После долгих и мучительных колебаний я все же решил попробовать. Сначала в Крым выехал консультант газеты, полковник юстиции в отставке Н.Э. Каплун, а затем к нему присоединился и я, тщательно скрывая от местных властей свой приезд: опыт меня научил, что лишь такая конспирация сохраняет надежду довести особо острый материал до газетной страницы. Мое инкогнито не раскрылось, хотя очерк писался долго и потребовал еще не одной поездки. Он был набран немедленно и немедленно же поставлен в номер: ради его публикации я постарался не педалировать «еврейскую тему», сознавая, что суть явления выходит далеко за ее рамки. И что вообще на этот раз дело не в ней. В среду очерк должен был дойти до читателя. В понедельник его сняли.
Дежурный по номеру Юрий Поройков отвел глаза: ничего не знаю, распорядился Изюмов, первый заместитель главного редактора, идите к нему. Я пошел. Закаленный в горкомовских кабинетах и умевший хранить партийные тайны, Изюмов был невозмутим: не надо паниковать, случай вполне рядовой, проведем дополнительную проверку и опубликуем. В чем она заключается, эта проверка, и кто будет ее проводить, об этом речь, конечно, не шла.
Он понимал, что я понимаю, что никакой «проверки» не будет, публикации — тоже: если уж материал снимается в последний момент, значит, есть на то причины особые… Спорить было бессмысленно: повадки задубевшего партаппаратчика, пребывавшего в постоянном контакте с товарищами из особых инстанций, исключали возможность разговора прямого и честного, а выслушивать жалкую ложь мне не хотелось. Юрий Дмитриевич Поройков был человеком иной закалки: сам поэт и прозаик, он понимал, что означал для литератора столь внезапный нокаут. «Был звонок», — коротко сказал он. «Со Старой площади?» — пытался я уточнить. «Возможно, — уклонился он от прямого ответа. — А возможно и нет».
Возможно и нет… Это и было ответом. Прямей не бывает. Теперь я знал, кто запретил. Оставалось понять: почему?
В самом деле, что и кого тогда напугало? О мародерстве под Симферополем от Саши Ткаченко, в ту пору крымского поэта и футболиста, с которым многие годы спустя мы стали работать в Русском ПЕН-центре, узнал Андрей Вознесенский и, потрясенный так же, как я, написал поэму «Ров». Ее выход в журнале «Юность» и публикация очерка в «Литгазете» должны были совпасть во времени и превратить повод в событие, крик — в набат! Именно для того, чтобы так получилось, я включил в свой очерк фрагменты поэмы, присоединяясь тем самым к Андрею и подчеркивая общественную значимость его — не только поэтической! — акции: такого совместного выступления поэта и публициста — каждого в своем жанре — еще не случалось ни разу. Не это ли напугало высоких товарищей? Поэма запрету не подверглась, а публицисту цинично и нагло заткнули рот.
Гранки подготовленной к печати газетной полосы сохранились. Вот он, так и не напечатанный, запрещенный на самом верху текст убитого очерка, в который я не вношу никаких современных поправок.

# # # #

ЗАДАНИЯ
1. Выведите без изменений отрывок из текста о запрещенном очерке между словами «В самом деле, что» и «нагло заткнули рот.», включая их.
2. Согласуются ли с текстом о запрещенном очерке следующие утверждения? (a) Очерк должен был выйти в среду, но его сняли в понедельник. (b) Поэма «Ров» тоже была запрещена. (c) Поройков прямо подтвердил, что звонок был со Старой площади. Для каждого ответьте «да» или «нет» и приведите решающие слова текста дословно.

Аннотированные строки с координатами

# # # #

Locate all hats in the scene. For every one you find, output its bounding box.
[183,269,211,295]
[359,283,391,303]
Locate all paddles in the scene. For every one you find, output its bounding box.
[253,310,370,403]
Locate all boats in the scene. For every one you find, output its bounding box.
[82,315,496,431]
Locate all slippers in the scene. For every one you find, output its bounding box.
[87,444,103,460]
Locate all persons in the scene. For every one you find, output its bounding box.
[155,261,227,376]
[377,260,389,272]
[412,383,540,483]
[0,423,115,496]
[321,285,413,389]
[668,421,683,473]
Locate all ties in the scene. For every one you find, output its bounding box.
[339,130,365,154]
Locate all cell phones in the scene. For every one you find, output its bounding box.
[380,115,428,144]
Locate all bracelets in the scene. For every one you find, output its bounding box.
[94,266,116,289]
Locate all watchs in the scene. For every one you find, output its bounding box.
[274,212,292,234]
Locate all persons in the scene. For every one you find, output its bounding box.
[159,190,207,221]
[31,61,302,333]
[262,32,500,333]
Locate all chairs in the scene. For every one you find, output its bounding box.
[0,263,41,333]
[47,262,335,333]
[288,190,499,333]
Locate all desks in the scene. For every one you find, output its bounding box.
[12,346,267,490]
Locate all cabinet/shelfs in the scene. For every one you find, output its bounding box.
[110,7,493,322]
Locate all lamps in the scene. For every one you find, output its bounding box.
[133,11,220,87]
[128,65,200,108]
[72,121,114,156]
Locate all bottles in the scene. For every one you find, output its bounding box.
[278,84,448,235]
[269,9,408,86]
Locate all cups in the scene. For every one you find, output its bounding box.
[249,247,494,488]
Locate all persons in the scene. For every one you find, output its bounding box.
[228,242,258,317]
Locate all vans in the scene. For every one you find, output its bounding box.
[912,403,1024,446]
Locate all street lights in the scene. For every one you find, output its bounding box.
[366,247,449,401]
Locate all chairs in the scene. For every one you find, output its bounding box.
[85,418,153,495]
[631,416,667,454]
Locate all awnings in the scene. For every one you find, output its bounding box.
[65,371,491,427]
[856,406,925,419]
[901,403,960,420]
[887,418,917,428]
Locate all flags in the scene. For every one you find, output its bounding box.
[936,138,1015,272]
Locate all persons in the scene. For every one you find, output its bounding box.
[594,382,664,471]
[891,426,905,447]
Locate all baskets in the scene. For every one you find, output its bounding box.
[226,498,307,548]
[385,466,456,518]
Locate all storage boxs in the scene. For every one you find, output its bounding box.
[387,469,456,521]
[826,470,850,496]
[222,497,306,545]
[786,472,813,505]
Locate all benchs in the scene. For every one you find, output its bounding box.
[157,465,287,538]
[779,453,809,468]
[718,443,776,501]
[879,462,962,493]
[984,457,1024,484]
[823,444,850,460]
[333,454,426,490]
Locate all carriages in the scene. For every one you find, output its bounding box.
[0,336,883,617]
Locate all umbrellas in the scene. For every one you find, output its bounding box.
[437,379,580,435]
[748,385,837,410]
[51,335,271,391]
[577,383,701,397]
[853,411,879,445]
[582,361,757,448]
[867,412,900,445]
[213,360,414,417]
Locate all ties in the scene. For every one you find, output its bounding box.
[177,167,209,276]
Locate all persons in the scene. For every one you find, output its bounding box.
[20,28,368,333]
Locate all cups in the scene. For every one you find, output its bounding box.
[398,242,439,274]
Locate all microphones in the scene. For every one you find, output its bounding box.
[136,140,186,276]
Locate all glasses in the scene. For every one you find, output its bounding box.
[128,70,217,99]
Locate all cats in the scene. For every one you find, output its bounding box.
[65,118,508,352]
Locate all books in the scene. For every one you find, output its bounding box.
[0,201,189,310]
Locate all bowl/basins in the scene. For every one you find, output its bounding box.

# # # #

ОТВЕТЫ К ЗАДАНИЯМ
1.
В самом деле, что и кого тогда напугало? О мародерстве под Симферополем от Саши Ткаченко, в ту пору крымского поэта и футболиста, с которым многие годы спустя мы стали работать в Русском ПЕН-центре, узнал Андрей Вознесенский и, потрясенный так же, как я, написал поэму «Ров». Ее выход в журнале «Юность» и публикация очерка в «Литгазете» должны были совпасть во времени и превратить повод в событие, крик — в набат! Именно для того, чтобы так получилось, я включил в свой очерк фрагменты поэмы, присоединяясь тем самым к Андрею и подчеркивая общественную значимость его — не только поэтической! — акции: такого совместного выступления поэта и публициста — каждого в своем жанре — еще не случалось ни разу. Не это ли напугало высоких товарищей? Поэма запрету не подверглась, а публицисту цинично и нагло заткнули рот.

2.
(a) Да: «В среду очерк должен был дойти до читателя. В понедельник его сняли».
(b) Нет: «Поэма запрету не подверглась».
(c) Нет: «Возможно, — уклонился он от прямого ответа. — А возможно и нет».